(GIVEN PASSAGE):

[BEGIN]

0

I'm interested in modifying the break iterator data (zh) as my program is running as the user adds new words. This means that the data cannot be originally packaged and must be generated as I go. Can I use something like udata_setAppData or udata_setCommonData to achieve the result? I expect the .dat for the break iterator to change 2-3 times a day - so loading time should not be the critical issue.

Here's the psuedo code: 1. Start program 2. Generate .dat-like data from database for break iterators 3. Load into icu as zh break iterator

If the user makes a change to the database 4. Drop current .dat for zh break iterator 5. Regenerate .dat-like data 6. Reload

Is this possible. I think it is almost possible if I have a way of replacing U_ICUDAT_BRKITR on the fly.

Update. It seems that to pull this off, I must use code from gencmn to generate the new .dat file.

tofutim
  • 22,664
  • 20
  • 87
  • 148

1 Answers1

0

There is no API to customize the dictionary.

[END]

(RECORD EXCERPTS):

[BEGIN]

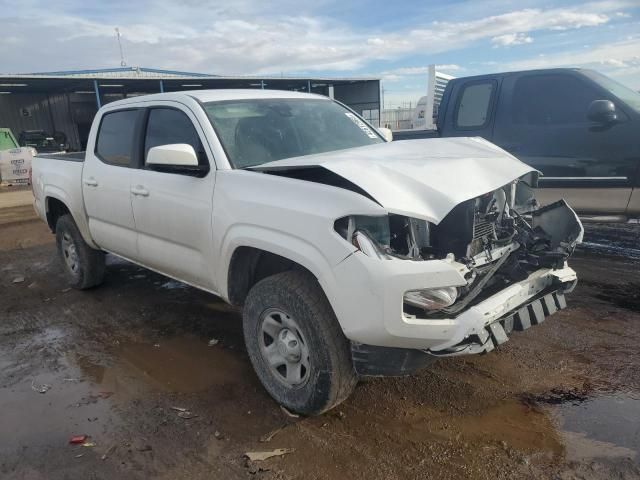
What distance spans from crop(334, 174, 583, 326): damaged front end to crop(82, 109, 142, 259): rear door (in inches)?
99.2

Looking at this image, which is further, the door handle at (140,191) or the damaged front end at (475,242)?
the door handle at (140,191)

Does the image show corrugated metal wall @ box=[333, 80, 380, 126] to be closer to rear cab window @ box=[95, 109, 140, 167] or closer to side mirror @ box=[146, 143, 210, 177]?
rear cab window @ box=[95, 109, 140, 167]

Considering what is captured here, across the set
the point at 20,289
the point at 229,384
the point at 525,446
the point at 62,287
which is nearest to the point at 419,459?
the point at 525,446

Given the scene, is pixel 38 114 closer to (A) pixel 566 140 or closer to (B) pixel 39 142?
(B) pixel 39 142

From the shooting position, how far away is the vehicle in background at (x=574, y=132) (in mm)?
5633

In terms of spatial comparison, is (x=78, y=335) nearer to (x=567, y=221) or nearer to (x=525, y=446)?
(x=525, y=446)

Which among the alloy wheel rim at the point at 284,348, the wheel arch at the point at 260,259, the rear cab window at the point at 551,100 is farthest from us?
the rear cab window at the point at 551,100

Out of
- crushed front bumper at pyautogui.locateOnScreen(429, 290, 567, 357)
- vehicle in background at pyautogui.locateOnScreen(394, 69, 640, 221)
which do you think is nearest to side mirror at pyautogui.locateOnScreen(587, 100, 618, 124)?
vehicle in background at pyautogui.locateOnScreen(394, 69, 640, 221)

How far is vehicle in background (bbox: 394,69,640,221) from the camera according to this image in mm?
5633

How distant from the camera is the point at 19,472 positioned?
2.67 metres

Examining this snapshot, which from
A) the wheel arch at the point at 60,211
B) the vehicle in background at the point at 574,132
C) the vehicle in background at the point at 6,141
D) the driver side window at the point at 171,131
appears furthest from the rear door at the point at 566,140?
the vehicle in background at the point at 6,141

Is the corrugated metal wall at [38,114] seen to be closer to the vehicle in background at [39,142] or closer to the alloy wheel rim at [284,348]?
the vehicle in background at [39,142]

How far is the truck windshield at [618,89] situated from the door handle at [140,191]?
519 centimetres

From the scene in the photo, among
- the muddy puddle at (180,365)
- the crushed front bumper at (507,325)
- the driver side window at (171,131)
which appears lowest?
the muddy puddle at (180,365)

[END]
[BEGIN]

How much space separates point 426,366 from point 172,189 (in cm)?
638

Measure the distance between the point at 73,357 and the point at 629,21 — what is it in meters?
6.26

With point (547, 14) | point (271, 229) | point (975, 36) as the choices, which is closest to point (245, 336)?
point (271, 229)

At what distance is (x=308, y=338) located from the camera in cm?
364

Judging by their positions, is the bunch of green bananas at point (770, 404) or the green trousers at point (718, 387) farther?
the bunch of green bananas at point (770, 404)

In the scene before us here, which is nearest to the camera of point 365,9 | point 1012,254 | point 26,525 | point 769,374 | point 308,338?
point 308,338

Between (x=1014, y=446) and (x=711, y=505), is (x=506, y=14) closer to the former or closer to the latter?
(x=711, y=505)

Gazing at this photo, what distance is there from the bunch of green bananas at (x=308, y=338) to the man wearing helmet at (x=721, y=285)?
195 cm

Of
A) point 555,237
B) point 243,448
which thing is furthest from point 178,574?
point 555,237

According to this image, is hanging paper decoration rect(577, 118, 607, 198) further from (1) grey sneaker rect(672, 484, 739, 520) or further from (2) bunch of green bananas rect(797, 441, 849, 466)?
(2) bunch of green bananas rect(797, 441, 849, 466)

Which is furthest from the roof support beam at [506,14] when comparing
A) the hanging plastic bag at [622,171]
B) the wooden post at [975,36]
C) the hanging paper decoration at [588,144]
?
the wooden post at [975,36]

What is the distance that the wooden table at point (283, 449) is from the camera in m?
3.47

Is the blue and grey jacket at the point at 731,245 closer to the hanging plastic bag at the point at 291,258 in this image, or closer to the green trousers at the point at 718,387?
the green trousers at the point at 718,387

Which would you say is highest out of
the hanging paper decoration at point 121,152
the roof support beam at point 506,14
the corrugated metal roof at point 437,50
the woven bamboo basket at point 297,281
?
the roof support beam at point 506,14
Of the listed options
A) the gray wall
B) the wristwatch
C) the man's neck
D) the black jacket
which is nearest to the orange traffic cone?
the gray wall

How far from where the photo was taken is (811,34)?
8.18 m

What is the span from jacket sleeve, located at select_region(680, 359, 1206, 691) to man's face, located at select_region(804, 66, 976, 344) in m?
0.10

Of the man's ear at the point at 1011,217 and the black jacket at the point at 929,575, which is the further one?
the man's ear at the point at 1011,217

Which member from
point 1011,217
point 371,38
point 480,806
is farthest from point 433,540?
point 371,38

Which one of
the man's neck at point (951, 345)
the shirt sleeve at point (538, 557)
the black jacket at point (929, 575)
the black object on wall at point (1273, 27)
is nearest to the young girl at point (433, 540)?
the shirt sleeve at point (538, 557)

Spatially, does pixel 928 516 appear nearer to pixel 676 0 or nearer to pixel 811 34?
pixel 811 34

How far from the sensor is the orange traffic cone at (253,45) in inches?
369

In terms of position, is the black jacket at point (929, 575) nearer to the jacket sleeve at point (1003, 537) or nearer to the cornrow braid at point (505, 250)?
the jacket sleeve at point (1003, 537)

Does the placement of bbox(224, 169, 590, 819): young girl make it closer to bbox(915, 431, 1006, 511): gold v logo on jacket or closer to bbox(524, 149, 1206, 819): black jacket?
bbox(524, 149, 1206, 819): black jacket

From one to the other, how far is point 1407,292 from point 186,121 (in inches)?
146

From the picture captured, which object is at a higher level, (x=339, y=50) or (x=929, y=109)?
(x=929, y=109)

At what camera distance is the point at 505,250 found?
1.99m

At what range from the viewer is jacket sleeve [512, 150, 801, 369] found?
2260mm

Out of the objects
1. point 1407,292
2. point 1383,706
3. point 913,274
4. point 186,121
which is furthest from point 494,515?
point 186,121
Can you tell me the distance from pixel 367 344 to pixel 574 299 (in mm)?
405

[END]
[BEGIN]

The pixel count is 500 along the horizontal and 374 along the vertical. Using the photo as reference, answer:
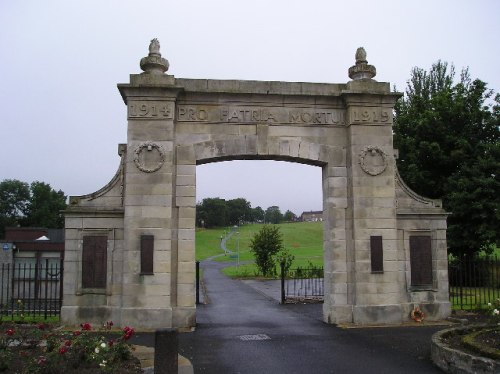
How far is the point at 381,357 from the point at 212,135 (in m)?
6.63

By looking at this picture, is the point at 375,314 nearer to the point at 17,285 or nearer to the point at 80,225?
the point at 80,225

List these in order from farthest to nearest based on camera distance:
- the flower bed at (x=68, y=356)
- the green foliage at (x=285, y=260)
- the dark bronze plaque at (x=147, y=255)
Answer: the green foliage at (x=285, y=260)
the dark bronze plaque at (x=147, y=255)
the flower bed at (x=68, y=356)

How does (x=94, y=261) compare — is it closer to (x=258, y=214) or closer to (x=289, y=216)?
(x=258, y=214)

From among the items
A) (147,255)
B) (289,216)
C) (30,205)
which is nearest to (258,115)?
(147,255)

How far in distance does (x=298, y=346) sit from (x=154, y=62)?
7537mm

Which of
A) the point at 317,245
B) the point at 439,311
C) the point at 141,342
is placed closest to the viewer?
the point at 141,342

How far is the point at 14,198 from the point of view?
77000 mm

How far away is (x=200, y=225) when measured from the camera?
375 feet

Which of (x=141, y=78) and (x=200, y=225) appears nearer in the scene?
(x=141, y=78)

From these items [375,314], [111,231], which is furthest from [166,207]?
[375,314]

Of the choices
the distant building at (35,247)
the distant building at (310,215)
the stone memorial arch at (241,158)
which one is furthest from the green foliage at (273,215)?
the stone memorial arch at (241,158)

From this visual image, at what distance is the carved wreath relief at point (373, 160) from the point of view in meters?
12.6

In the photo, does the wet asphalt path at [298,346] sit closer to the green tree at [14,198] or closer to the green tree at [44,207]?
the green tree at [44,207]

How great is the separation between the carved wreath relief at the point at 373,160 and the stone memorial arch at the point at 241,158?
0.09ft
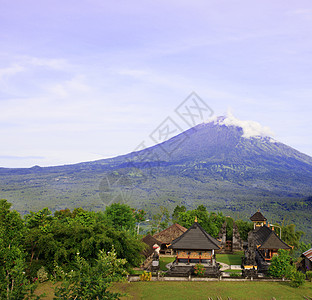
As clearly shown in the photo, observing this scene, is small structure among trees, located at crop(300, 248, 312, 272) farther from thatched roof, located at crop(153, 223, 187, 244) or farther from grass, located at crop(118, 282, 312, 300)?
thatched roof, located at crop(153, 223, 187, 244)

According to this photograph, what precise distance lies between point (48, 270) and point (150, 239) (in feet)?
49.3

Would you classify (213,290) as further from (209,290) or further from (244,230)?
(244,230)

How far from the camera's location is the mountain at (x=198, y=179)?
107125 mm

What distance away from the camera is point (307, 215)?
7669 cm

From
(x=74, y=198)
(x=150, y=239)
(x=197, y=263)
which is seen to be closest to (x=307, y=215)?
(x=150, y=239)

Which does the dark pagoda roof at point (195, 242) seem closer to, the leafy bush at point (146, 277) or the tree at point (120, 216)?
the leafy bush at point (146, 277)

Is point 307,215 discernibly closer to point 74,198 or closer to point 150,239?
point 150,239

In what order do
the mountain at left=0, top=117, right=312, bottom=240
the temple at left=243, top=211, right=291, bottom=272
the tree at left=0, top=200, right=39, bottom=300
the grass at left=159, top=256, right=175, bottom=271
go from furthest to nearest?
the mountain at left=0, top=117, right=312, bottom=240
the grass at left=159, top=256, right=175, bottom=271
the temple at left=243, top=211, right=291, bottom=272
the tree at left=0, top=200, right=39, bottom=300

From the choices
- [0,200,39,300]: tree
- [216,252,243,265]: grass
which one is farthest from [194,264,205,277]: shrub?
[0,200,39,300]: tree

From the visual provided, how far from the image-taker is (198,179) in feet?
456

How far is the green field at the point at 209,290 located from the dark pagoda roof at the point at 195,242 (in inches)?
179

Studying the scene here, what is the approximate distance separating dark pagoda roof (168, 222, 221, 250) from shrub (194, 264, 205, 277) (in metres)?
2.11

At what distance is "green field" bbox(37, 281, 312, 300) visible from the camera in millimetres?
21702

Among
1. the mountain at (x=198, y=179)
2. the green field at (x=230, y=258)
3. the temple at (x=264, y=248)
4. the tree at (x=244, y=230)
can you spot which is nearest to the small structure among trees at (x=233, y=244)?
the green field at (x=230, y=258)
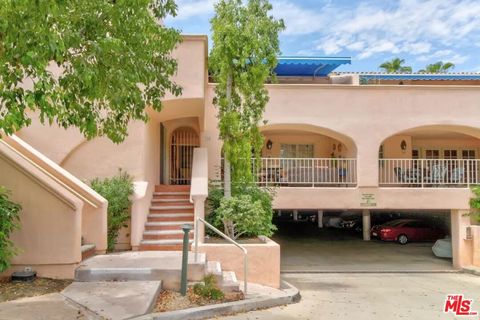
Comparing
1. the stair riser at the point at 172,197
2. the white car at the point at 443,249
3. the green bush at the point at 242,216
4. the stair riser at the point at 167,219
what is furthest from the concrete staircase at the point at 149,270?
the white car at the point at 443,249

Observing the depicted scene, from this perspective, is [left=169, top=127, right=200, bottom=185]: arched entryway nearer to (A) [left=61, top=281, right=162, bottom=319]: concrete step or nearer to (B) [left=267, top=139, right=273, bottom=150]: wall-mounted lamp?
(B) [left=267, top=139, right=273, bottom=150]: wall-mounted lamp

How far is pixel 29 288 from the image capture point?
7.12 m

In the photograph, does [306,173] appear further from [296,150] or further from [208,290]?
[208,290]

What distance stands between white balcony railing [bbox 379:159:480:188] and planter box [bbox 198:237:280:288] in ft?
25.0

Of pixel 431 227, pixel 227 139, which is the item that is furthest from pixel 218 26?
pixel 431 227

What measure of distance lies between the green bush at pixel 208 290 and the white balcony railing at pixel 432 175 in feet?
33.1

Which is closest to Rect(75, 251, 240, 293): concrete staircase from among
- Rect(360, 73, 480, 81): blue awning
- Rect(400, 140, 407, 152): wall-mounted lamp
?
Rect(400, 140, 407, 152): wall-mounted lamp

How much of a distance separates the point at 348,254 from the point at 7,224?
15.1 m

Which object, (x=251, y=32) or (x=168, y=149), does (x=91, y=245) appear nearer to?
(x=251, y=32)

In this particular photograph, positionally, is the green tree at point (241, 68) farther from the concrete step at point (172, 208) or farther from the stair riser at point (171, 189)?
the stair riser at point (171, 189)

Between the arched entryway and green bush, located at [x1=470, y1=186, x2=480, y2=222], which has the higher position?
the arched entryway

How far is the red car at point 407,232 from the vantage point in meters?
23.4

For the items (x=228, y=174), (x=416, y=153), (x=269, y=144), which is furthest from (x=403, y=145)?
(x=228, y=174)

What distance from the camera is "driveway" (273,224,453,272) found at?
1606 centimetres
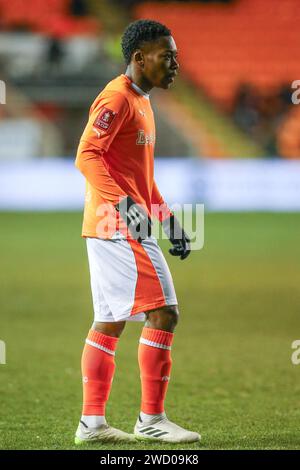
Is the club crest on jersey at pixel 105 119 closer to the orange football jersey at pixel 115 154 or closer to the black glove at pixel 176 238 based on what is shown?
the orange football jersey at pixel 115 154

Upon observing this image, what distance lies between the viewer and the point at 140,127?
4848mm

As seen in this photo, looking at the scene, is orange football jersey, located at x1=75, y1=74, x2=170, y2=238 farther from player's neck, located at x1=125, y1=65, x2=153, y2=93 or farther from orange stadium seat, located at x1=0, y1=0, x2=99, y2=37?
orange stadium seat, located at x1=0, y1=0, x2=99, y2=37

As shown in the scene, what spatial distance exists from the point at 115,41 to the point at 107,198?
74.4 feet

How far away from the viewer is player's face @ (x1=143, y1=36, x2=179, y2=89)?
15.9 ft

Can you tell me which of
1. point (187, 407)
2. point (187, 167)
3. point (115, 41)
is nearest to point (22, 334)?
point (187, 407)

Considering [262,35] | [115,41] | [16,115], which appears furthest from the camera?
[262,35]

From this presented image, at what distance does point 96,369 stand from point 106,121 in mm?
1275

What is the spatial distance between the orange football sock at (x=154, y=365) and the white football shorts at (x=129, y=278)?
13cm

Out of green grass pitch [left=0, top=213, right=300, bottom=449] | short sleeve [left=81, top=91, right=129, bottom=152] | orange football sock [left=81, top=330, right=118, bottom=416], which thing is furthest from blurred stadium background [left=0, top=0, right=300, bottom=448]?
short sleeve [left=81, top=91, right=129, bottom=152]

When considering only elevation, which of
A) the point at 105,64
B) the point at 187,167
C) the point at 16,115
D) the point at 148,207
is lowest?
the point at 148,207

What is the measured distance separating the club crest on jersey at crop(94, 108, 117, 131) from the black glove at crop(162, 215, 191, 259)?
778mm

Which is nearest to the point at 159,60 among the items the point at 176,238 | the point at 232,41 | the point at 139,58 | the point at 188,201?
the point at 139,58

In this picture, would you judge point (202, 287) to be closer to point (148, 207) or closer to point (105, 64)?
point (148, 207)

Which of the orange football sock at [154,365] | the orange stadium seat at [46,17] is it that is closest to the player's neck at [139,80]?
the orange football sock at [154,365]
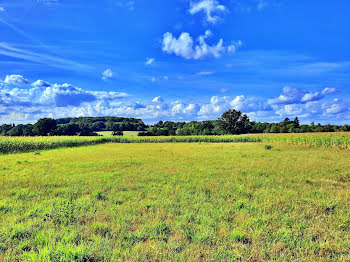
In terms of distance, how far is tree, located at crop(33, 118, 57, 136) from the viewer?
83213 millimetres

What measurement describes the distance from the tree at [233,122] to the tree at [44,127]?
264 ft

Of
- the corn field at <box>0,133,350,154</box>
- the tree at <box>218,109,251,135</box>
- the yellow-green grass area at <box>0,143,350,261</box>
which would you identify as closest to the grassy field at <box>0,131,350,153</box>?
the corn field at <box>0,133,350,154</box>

[END]

(TASKS FOR THIS EXERCISE):
A. Answer these questions from the thread about changing ICU break iterator data:
(i) How often does the poster expect the .dat for the break iterator to change?
(ii) Code from which tool does the update say must be used to generate the new .dat file?
(iii) What does the one reply say?
B. Reproduce word for word the part of the thread about changing ICU break iterator data between "If the user" and "new .dat file.", inclusive.

(SOLUTIONS IN ORDER):
A.
(i) 2-3 times a day.
(ii) gencmn.
(iii) There is no API to customize the dictionary.

B.
If the user makes a change to the database 4. Drop current .dat for zh break iterator 5. Regenerate .dat-like data 6. Reload

Is this possible. I think it is almost possible if I have a way of replacing U_ICUDAT_BRKITR on the fly.

Update. It seems that to pull this off, I must use code from gencmn to generate the new .dat file.